10 Name: Anonymous 2025-08-16 18:58
>>7
Pushing back senselessly without any real concept of what you are doing or where you are headed is worthless. It seems to me most FOSS types are selfish yuppies who've bought into a rebellious aesthetic when they are completely non-threatening. This explains their weird cultural politics, their whole act where they pretend to be the opposite of normies and play up how rebellious and radical they are. This is smug fake rebellion. The acting out of a social media image, which is what they accuse "normies" of doing. Yes, computers were intended to control information and serve industry and warfare etc. but the point of early computer hobbyists and Stallman's free software movement was to make computers work for the people and serve a social good. FOSS types today seem to have completely forgotten about this and turned the whole think into a selfish game of acting out a persona and stroking egos.
11 Name: Anonymous 2025-08-16 22:41
I think you don't need the term FOSSfags, you're talking about Stallmanism people so isn't Stallmanists a good term or something? People telling you to choose FOSS software in general really aren't going to be Stallmanist the vast majourity of the time. To go with Stallman's philosophy you reject Linux distributions that prompt you with the option of non-free package manager repositories, so you become an absolute FOSS purist.

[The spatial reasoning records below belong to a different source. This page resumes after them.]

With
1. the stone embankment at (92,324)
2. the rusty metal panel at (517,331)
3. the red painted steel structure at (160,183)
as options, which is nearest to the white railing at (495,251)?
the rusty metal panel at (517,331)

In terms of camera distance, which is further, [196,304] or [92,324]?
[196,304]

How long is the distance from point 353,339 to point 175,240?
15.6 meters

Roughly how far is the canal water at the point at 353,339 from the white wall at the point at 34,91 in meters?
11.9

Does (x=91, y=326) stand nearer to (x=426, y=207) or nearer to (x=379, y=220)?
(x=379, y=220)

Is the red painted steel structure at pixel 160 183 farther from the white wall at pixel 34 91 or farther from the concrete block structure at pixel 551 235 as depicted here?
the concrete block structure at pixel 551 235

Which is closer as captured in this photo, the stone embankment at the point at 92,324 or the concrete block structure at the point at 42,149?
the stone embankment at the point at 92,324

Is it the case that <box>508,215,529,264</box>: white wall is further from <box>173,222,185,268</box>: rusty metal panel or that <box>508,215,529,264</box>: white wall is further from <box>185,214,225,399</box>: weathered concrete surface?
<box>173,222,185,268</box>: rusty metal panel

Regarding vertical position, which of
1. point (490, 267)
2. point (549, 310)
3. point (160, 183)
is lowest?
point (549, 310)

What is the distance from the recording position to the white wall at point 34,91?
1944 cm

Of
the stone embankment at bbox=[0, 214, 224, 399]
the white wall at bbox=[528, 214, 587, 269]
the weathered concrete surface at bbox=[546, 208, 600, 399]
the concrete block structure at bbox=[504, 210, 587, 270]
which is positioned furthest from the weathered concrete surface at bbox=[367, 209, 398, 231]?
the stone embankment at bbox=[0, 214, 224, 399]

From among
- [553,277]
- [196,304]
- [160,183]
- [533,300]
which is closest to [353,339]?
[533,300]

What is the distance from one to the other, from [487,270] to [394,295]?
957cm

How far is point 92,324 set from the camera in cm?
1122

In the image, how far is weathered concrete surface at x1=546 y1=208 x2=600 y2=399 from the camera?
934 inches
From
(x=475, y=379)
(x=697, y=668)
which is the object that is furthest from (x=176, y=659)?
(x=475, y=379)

Now FOSS licences are wide-spread. Blender is becoming the accepted norm for all the serious 3D designers. People using or recommended this aren't necessarily die hards about the ethics.

Okay I've thought about this a bit more now, so this is the kind of person you're seeing here and you're suggesting the name FOSSfags and OK they have a collection of ideas that *can* be mutually exclusive, but ur pointing out that they share this collection of ideas and it's like a cult on denpa-chan or something, fine. Altho I would just say I think both those people and yourself should just talk about the individual topics separately.

Also I feel like the systemd part is the most significant part. Well that's another separate idea where they praise the unix philosophy and want to align with the unix philosophy as much as possible. I don't particularly get unix philosophy hardcores, I think systemd is best choice for my life to be easiest but also I love bash shells and the many do one job and do it well programs that u can use.
12 Name: Anonymous 2025-08-17 00:15
Tell me more about your hateboner for FOSS, I am very interested (not).

FOSS as a movement is very flawed but this is just vague kvetching about a number of ambiguous groups all clumped together under the "FOSSfag" moniker, hard to care about your very personal gripes sorry.

That being said the issue with FOSS you mentioned that I do agree with is regarding the way people talk about and treat it, which is because it was never designed for the consumer first, its for developers/producers, the natural consequence of this is that FOSS becomes less of a "free expression" deal and just another flavorful aesthetic to wear around and showcase to people, that's the only way a consumer can really interact with FOSS and nowadays that is the majority.

On the other hand your other point complaining that FOSS people look down on "tech illiterate" people is stupid, because those people (i.e. normies) are retarded and balk at the slightest amount of friction when it comes to learning anything new at all. Also:

FOSS fools think programs should serve other FOSS fools and the rest of the world be damned
Sounds completely vague and could mean anything, what FOSS programs are we talking about here, again, this is just aimless kvetching.
13 Name: Anonymous 2025-08-18 07:05
>>1
Stallman followers
I think you confuse foss with gnu philisophy.
14 Name: Anonymous 2025-08-24 01:07
Most Linux fanboys don't follow GNU philosophy. We already know this. Are they insufferable? Yes. Could you argue they betray the principals behind the GNU manifesto yes? What does this mean? They have been duped by corpos into doing the R&D work for them but without any pay. Is the GNU philosophy flawed? Yes. There's no need to be an ass about it. Are a lot of Linux fanboys buying into an image? Yeah but so are most subcultures.